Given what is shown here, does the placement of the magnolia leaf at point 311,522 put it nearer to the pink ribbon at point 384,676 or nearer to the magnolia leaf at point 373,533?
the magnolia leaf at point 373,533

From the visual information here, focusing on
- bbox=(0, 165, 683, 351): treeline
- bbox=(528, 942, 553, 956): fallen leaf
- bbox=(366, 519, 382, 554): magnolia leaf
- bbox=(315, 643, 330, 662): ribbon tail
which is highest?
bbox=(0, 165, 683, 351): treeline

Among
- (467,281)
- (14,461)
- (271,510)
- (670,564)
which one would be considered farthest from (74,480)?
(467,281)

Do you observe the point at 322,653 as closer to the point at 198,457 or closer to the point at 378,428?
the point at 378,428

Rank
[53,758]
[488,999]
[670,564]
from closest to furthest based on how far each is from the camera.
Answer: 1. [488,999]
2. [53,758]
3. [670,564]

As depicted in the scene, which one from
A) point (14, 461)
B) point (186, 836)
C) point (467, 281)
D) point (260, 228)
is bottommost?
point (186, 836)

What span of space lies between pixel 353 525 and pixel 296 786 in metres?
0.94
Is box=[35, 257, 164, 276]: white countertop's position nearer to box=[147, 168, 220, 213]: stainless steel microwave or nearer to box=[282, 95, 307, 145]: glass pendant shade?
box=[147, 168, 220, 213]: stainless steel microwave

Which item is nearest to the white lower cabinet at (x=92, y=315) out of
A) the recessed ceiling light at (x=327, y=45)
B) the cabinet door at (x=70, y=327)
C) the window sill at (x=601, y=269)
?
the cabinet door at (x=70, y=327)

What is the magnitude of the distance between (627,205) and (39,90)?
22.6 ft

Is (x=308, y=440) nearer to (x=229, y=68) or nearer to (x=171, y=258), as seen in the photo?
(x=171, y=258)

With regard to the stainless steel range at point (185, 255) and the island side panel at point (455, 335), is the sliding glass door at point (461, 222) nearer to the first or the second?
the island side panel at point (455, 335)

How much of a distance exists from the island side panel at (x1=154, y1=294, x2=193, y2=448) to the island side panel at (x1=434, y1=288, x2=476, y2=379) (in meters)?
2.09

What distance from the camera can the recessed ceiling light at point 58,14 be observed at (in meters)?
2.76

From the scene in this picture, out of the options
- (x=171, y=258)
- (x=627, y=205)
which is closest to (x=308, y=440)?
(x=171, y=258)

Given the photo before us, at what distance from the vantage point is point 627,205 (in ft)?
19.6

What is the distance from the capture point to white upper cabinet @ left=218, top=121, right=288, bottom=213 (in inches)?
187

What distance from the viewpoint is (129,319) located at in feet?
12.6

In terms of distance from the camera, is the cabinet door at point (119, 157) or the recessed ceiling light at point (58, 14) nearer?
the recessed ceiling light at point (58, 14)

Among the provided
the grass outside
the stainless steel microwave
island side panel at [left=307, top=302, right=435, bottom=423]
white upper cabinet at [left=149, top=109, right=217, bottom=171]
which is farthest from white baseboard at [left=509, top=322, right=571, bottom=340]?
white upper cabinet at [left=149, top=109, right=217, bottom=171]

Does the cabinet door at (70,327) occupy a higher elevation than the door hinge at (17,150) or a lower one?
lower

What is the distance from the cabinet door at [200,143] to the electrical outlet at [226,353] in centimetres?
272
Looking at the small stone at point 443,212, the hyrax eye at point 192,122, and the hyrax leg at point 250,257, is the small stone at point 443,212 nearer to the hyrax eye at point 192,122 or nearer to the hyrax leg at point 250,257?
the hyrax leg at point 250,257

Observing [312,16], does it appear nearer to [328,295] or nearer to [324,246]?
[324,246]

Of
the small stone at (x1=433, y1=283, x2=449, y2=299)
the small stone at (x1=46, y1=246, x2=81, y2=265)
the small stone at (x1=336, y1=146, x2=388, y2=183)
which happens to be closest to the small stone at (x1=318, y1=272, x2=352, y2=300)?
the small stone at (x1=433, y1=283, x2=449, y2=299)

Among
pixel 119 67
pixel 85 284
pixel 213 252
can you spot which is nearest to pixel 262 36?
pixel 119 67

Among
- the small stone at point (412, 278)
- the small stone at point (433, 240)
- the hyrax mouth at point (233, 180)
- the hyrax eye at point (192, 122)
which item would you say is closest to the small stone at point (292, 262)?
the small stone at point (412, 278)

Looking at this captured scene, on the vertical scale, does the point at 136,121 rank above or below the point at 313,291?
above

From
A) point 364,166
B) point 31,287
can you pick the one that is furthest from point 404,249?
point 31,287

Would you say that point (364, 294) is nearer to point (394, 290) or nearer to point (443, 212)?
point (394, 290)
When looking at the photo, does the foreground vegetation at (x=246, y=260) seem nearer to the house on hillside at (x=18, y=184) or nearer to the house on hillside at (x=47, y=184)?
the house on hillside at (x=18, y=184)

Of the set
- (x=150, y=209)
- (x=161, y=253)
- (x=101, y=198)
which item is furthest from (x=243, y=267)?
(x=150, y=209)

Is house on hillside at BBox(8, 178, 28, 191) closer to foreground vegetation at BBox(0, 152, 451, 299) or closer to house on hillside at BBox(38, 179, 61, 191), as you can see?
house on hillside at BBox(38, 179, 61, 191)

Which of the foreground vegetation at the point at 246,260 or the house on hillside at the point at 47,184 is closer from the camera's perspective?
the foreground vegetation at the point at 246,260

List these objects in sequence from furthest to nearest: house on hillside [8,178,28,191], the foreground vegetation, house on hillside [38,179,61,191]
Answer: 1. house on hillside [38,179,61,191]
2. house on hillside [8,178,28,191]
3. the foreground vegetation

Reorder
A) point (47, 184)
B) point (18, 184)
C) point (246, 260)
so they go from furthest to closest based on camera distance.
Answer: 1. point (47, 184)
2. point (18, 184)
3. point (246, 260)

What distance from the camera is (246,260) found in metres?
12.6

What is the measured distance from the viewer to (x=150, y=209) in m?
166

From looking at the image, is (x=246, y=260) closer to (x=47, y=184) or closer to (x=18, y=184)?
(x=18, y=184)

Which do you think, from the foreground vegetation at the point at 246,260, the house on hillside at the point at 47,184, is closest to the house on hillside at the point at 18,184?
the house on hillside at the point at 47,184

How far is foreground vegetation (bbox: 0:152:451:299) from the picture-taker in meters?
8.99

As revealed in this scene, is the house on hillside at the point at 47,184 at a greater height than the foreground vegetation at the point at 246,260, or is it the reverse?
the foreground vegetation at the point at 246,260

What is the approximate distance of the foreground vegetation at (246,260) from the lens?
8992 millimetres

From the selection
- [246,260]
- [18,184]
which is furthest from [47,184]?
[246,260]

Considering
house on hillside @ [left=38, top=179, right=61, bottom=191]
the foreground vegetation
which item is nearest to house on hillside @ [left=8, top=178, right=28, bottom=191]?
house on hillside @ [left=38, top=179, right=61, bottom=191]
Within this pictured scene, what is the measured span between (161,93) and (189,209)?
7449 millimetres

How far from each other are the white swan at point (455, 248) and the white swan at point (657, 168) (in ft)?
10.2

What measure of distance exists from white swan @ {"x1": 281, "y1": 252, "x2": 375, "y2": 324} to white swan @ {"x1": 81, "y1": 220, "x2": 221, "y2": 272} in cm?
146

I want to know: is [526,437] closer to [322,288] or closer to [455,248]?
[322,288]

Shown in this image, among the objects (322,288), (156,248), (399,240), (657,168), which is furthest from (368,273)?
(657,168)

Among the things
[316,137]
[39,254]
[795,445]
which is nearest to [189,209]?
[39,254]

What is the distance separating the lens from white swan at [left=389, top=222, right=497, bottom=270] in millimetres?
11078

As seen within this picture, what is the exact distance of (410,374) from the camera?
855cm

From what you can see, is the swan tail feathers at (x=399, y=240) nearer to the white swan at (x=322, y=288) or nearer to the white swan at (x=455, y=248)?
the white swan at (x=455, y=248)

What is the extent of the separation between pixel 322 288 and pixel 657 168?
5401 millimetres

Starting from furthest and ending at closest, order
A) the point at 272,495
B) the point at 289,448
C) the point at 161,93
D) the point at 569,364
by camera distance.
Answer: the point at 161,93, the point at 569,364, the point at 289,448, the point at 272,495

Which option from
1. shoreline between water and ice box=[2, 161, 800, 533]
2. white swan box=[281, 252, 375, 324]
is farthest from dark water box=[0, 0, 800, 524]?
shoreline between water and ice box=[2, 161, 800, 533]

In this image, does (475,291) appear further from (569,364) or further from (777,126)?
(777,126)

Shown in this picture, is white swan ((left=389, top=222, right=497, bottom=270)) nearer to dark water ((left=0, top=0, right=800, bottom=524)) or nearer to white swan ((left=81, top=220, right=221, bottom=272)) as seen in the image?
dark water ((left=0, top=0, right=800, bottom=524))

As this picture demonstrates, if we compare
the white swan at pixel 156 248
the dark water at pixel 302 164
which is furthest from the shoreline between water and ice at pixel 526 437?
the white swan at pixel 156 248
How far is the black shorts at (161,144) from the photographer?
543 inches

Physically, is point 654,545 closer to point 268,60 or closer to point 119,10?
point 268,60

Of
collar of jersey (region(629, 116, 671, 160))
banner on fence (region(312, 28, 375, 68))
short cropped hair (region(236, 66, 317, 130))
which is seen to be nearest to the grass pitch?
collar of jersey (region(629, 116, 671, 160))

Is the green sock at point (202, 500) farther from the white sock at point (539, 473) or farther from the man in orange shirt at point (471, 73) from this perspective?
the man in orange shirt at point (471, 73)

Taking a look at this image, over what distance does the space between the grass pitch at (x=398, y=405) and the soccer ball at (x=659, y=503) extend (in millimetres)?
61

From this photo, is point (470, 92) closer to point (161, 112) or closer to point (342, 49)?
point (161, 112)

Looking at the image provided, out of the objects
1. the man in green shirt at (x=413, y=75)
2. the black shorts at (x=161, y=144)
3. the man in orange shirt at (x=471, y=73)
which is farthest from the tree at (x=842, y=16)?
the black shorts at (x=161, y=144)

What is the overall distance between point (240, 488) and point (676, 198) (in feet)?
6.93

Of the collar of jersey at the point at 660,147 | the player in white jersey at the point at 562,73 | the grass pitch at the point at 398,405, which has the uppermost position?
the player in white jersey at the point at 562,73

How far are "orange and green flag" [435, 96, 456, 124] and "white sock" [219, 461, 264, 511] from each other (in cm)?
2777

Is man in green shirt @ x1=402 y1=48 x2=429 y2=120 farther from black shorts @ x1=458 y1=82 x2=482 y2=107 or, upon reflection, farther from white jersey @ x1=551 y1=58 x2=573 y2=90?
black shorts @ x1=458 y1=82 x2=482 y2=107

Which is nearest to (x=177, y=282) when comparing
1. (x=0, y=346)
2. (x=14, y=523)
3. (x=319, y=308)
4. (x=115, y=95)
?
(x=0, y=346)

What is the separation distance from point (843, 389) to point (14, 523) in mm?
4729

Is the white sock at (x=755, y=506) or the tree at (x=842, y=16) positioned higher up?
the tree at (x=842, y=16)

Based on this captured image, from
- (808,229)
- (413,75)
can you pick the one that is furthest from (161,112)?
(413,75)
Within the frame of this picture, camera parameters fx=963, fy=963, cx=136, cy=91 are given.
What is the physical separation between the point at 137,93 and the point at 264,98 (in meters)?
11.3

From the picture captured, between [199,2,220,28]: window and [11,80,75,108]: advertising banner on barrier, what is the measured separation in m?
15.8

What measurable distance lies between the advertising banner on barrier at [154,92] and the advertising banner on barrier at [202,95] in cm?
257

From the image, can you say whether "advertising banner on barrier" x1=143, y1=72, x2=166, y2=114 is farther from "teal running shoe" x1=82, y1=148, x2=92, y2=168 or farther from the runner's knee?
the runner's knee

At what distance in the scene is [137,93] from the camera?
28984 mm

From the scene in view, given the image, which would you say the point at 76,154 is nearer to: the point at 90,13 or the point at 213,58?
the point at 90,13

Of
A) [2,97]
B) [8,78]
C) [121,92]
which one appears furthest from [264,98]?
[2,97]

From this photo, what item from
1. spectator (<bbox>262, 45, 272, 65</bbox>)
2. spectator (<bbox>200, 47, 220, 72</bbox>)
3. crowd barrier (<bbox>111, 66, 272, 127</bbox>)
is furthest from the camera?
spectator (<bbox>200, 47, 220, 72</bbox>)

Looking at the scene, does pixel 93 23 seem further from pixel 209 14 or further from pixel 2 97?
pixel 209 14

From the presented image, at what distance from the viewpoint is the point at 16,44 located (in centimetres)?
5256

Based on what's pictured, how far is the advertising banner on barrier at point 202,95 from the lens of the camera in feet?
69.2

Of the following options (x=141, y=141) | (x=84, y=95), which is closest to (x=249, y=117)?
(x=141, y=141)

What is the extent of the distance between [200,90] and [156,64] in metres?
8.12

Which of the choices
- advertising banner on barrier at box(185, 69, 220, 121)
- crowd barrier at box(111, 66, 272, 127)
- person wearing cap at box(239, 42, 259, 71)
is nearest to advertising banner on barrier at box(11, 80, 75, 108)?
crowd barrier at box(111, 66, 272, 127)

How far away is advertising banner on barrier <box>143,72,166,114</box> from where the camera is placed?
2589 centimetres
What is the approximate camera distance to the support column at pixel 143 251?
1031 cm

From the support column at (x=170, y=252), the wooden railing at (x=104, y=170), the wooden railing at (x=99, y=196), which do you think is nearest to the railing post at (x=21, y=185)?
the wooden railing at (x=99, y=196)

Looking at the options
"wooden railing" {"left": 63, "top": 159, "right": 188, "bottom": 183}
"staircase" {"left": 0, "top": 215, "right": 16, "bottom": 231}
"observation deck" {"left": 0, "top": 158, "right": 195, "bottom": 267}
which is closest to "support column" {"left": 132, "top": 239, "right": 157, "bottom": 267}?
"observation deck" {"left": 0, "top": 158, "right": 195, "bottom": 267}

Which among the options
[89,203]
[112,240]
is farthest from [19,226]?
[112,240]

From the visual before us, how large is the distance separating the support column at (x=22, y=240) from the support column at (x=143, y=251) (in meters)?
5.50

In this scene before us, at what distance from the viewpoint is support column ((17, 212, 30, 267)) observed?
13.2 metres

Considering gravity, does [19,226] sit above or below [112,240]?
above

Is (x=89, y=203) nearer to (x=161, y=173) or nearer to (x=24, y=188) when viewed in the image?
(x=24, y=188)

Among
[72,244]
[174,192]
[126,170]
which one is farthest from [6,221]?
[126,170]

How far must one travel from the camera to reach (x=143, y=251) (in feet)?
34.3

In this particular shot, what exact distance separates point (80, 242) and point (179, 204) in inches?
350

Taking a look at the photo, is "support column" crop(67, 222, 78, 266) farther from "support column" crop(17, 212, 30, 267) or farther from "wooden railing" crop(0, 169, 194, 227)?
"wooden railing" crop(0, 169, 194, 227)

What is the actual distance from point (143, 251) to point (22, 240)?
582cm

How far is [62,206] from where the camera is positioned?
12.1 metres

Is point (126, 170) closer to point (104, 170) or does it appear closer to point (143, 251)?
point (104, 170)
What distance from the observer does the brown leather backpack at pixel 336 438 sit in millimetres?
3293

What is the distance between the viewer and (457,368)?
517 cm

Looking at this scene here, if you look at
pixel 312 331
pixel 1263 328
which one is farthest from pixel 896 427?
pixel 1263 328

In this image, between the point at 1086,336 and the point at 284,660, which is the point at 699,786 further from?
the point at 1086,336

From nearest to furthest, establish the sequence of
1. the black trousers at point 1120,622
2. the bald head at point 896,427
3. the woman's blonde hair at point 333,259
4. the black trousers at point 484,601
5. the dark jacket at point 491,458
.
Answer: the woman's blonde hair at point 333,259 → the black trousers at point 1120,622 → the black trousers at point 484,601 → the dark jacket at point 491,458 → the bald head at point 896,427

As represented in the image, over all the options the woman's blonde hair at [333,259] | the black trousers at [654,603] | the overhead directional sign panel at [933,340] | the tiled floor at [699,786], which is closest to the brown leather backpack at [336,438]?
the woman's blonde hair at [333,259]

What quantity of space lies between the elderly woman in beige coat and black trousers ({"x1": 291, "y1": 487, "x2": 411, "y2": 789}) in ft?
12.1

- _TASK DETAILS_
Only the lines from the one containing "What distance from the observer" to the end of the data should be printed, exactly as they stand.

- _RESULT OF THIS EXERCISE_
What distance from the observer does the brown leather backpack at pixel 336 438 sit in millimetres?
3293

What is the distance between the viewer and (457,368)?
517 cm

Looking at this scene here, if you look at
pixel 312 331
pixel 1263 328
which one is farthest from pixel 896 427?
pixel 1263 328

In this image, between the point at 1086,336 and the point at 284,660, which is the point at 699,786 further from?
the point at 1086,336

From nearest to furthest, establish the sequence of
1. the black trousers at point 1120,622
2. the bald head at point 896,427
3. the woman's blonde hair at point 333,259
4. the black trousers at point 484,601
5. the dark jacket at point 491,458
.
Answer: the woman's blonde hair at point 333,259 → the black trousers at point 1120,622 → the black trousers at point 484,601 → the dark jacket at point 491,458 → the bald head at point 896,427

As represented in the image, over all the options the woman's blonde hair at [333,259] | the black trousers at [654,603] | the overhead directional sign panel at [933,340] | the tiled floor at [699,786], which is closest to the brown leather backpack at [336,438]?
the woman's blonde hair at [333,259]

What quantity of space lies between the elderly woman in beige coat and black trousers ({"x1": 291, "y1": 487, "x2": 411, "y2": 789}) in ft?
12.1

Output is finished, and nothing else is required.